----- Source passage

Reaction to Three Strikes

January 20th, 2010 at 8:59 am by David Farrar

The Herald reports:

National and Act have agreed to pass a three-strikes law under which some killers will be locked away in prison without any chance of release.

Once an offender is convicted of a third serious offence, the judge will have to impose the maximum sentence for the crime.

For murder and manslaughter, the maximum is life imprisonment.

Murderers will actually face life without parole on their second strike – if convicted of murder. The second strike is the normal sentence with no parole. However the only sentence for murder is life. So if a murderer has one previous convictions for a serious violent or sexual offence, then they will get life with no parole (if both offences occur after this law has been passed).

Labour says the move is a gimmick that falls well short of what National was promising before the last election.

Labour, as usual, is wrong. National did not promise at all. This policy goes well beyond what National promised. It is a pretty major victory for ACT.

Crimes committed before the law is passed will not be covered, so it may be about eight to 10 years before the first offender is sentenced under the three-strikes law.

I think it is right, not to have the law apply retrospectively. But this is why it will take some time to have a full impact. But it may not be as long as the Herald says, as someone can get a first strike if convicted of indecent assault, even if not sentenced to prison. So they could end up on their second strike very quickly.

----------
----- Data excerpts

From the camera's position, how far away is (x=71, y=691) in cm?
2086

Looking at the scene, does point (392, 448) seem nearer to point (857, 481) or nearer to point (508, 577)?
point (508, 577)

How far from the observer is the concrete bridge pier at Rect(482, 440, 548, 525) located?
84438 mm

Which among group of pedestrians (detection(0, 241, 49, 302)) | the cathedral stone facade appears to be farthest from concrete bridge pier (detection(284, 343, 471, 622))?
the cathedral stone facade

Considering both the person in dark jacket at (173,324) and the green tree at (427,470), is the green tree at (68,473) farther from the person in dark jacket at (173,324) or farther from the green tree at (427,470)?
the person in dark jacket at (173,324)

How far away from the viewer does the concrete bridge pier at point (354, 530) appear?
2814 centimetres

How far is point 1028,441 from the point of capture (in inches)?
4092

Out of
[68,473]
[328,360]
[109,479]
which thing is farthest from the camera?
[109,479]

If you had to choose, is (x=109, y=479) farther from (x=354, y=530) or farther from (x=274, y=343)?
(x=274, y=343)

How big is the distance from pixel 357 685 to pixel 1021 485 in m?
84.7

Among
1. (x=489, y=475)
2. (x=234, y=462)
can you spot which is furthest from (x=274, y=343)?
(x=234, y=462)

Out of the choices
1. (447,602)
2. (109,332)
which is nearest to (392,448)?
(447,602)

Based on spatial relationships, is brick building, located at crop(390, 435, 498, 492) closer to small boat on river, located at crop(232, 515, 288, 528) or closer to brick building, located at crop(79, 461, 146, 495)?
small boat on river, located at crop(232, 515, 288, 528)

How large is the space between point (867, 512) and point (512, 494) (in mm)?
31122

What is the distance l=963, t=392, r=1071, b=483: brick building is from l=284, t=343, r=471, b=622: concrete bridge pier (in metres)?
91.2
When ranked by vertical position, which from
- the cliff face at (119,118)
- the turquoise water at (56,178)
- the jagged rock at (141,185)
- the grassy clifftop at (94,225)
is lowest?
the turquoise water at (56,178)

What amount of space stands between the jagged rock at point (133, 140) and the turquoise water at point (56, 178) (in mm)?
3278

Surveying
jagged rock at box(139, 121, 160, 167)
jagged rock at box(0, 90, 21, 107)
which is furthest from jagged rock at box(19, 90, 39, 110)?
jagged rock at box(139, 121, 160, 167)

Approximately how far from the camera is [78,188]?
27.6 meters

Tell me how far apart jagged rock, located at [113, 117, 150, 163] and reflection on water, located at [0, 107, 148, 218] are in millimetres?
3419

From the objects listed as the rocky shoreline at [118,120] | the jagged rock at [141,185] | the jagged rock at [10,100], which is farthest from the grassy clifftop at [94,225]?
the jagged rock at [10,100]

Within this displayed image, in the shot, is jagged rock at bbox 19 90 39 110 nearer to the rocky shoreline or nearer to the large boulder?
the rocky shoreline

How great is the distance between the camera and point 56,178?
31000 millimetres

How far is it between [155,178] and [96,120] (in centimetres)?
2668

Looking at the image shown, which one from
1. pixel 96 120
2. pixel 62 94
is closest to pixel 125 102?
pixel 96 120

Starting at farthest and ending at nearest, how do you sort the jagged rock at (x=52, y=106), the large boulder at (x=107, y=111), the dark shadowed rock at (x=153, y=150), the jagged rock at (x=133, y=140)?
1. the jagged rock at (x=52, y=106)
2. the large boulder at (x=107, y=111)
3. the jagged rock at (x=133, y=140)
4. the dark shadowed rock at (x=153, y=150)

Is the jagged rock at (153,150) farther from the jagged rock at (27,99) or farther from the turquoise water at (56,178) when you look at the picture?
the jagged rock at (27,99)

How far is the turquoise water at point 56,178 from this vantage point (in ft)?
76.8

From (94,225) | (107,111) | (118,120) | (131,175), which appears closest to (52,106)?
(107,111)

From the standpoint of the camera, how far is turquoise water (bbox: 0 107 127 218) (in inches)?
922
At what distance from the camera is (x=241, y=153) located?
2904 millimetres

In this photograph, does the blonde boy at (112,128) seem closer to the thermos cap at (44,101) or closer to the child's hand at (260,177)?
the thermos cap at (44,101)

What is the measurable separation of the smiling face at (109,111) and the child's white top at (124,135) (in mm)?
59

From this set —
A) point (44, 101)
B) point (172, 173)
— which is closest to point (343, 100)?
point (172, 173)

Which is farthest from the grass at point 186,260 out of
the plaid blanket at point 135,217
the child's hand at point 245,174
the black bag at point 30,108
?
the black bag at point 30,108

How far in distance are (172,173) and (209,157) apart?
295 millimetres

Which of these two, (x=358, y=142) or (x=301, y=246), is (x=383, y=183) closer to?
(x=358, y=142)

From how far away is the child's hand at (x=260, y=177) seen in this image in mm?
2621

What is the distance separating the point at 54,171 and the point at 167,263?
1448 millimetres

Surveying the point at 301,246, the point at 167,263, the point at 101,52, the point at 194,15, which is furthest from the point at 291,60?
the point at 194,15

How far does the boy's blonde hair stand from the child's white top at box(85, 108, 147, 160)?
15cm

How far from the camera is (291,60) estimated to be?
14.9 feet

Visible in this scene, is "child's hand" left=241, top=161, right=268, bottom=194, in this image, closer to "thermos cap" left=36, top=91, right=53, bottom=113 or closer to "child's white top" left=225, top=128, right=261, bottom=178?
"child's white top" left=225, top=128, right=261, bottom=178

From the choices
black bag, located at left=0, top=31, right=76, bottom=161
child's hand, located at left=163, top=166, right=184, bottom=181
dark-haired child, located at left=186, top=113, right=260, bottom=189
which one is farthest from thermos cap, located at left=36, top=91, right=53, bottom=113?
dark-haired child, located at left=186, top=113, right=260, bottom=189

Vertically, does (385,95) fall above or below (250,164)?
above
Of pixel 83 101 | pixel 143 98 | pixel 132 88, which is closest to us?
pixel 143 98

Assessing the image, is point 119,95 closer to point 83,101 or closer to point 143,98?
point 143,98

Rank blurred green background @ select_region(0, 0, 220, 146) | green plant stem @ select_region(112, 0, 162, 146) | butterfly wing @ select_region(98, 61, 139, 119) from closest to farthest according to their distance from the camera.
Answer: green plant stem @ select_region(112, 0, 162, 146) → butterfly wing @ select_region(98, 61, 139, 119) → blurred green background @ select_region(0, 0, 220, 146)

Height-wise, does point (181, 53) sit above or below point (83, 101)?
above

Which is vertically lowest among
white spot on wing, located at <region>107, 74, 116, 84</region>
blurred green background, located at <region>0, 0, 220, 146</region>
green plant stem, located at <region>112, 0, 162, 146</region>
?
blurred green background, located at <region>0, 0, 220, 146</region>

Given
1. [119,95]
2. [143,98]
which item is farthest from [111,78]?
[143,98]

----------

Problem requirements:
Could you carry on the blog post about the three-strikes law from its final sentence?

Task answer:
It is also worth noting that the original bill also allows a Judge to sentence, at their discretion, a murderer to life without parole regardless of strikes. So a Weatherston type murder can attract a life with no parole sentence, even though he he no previous offending.

Stuff reports:

The Maori Party says it is appalled by the Government’s proposals for a “three strikes” sentencing policy, which would see repeat violent offenders who kill spend the rest of their life in prison.

Not surprised, but they don’t get a veto.

I don’t normally report results of NZ Herald web polls, as they are unscientific. But it is still notable that a staggering 96% of respondents are backing maximum penalties on the third strike. This will be a very popular law, and I will be fascinated as to whether or not Phil Goff can convince his Caucus to vote for it.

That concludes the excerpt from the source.